#### Listing
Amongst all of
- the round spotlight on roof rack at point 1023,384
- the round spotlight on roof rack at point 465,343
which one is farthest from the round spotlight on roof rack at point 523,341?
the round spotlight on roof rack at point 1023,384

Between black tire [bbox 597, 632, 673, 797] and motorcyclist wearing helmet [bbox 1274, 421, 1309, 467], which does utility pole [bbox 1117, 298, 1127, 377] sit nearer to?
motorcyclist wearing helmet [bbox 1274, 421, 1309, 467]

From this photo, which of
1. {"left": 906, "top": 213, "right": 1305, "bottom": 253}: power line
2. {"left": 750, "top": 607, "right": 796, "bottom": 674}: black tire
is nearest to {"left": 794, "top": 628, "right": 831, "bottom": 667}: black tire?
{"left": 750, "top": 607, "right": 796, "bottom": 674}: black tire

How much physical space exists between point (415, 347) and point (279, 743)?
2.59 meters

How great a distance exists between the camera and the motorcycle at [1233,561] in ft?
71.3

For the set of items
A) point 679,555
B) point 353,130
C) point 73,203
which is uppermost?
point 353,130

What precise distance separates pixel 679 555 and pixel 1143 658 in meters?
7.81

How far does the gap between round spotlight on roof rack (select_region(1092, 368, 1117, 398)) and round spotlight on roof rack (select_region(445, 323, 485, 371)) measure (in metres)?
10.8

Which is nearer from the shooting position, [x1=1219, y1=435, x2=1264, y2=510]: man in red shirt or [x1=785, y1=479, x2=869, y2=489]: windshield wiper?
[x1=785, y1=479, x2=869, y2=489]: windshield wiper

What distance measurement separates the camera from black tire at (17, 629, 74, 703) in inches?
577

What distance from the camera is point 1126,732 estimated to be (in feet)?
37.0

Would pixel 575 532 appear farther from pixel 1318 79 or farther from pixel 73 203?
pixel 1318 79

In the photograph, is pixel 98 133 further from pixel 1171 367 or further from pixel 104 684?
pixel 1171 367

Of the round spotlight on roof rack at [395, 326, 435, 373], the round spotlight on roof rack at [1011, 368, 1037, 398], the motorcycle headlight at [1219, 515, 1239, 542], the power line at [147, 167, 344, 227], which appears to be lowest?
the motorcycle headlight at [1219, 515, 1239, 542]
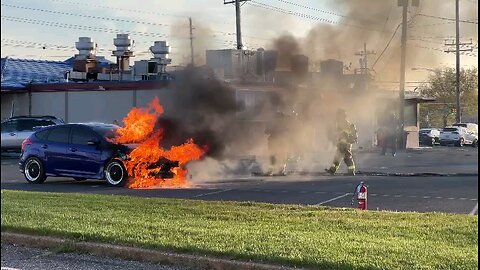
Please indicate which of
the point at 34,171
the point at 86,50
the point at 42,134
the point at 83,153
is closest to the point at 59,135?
the point at 42,134

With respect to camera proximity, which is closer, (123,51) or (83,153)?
(83,153)

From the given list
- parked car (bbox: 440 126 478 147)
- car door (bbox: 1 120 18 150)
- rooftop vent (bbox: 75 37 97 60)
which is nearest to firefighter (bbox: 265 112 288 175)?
car door (bbox: 1 120 18 150)

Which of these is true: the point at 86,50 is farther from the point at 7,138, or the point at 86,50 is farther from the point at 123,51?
the point at 7,138

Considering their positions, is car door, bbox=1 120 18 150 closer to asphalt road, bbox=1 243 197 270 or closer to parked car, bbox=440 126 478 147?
asphalt road, bbox=1 243 197 270

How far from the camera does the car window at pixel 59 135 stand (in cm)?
1375

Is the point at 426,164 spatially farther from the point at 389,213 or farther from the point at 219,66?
the point at 389,213

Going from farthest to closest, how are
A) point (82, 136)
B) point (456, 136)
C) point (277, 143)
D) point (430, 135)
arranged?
1. point (430, 135)
2. point (456, 136)
3. point (277, 143)
4. point (82, 136)

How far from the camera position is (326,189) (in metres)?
12.4

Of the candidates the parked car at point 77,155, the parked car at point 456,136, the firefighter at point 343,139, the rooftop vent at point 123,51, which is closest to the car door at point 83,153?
the parked car at point 77,155

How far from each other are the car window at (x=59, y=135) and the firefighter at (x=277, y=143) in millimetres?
4783

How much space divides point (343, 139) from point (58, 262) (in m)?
9.78

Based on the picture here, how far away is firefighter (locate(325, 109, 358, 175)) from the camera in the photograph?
1526 cm

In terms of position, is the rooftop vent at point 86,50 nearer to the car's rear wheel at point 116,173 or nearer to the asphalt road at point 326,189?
the asphalt road at point 326,189

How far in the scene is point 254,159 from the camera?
16.2 metres
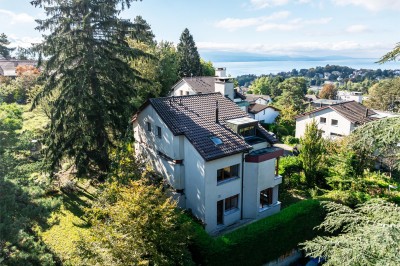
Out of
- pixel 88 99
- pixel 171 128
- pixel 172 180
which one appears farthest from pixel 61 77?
pixel 172 180

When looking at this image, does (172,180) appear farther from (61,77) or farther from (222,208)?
(61,77)

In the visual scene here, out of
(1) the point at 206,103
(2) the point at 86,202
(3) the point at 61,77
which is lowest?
(2) the point at 86,202

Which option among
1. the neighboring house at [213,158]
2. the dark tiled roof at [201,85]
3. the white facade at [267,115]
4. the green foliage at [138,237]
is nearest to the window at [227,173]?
the neighboring house at [213,158]

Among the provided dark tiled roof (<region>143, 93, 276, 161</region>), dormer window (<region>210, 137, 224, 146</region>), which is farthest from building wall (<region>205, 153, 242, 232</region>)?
dormer window (<region>210, 137, 224, 146</region>)

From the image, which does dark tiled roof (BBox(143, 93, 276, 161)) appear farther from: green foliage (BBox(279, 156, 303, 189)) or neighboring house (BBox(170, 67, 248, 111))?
neighboring house (BBox(170, 67, 248, 111))

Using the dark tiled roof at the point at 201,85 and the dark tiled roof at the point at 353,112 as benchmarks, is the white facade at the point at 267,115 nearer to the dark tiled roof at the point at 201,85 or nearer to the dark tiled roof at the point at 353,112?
the dark tiled roof at the point at 201,85

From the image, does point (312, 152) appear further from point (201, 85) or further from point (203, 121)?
########
_Work instructions:_ Your task is to reproduce, exactly and exclusively, the lines from the one holding "Among the provided" through the final line of the listing.

_Answer to the exercise:_
Among the provided dark tiled roof (<region>143, 93, 276, 161</region>), dormer window (<region>210, 137, 224, 146</region>), which is farthest from building wall (<region>205, 153, 242, 232</region>)?
dormer window (<region>210, 137, 224, 146</region>)

From the image, which does dark tiled roof (BBox(143, 93, 276, 161)) appear farther from: green foliage (BBox(279, 156, 303, 189)) or neighboring house (BBox(170, 67, 248, 111))?
neighboring house (BBox(170, 67, 248, 111))

Using the dark tiled roof at the point at 201,85 and the dark tiled roof at the point at 353,112 as benchmarks, is the white facade at the point at 267,115 nearer to the dark tiled roof at the point at 201,85 or nearer to the dark tiled roof at the point at 353,112?
the dark tiled roof at the point at 201,85

From the image, does point (312, 152) appear further from point (201, 85) or further from point (203, 121)?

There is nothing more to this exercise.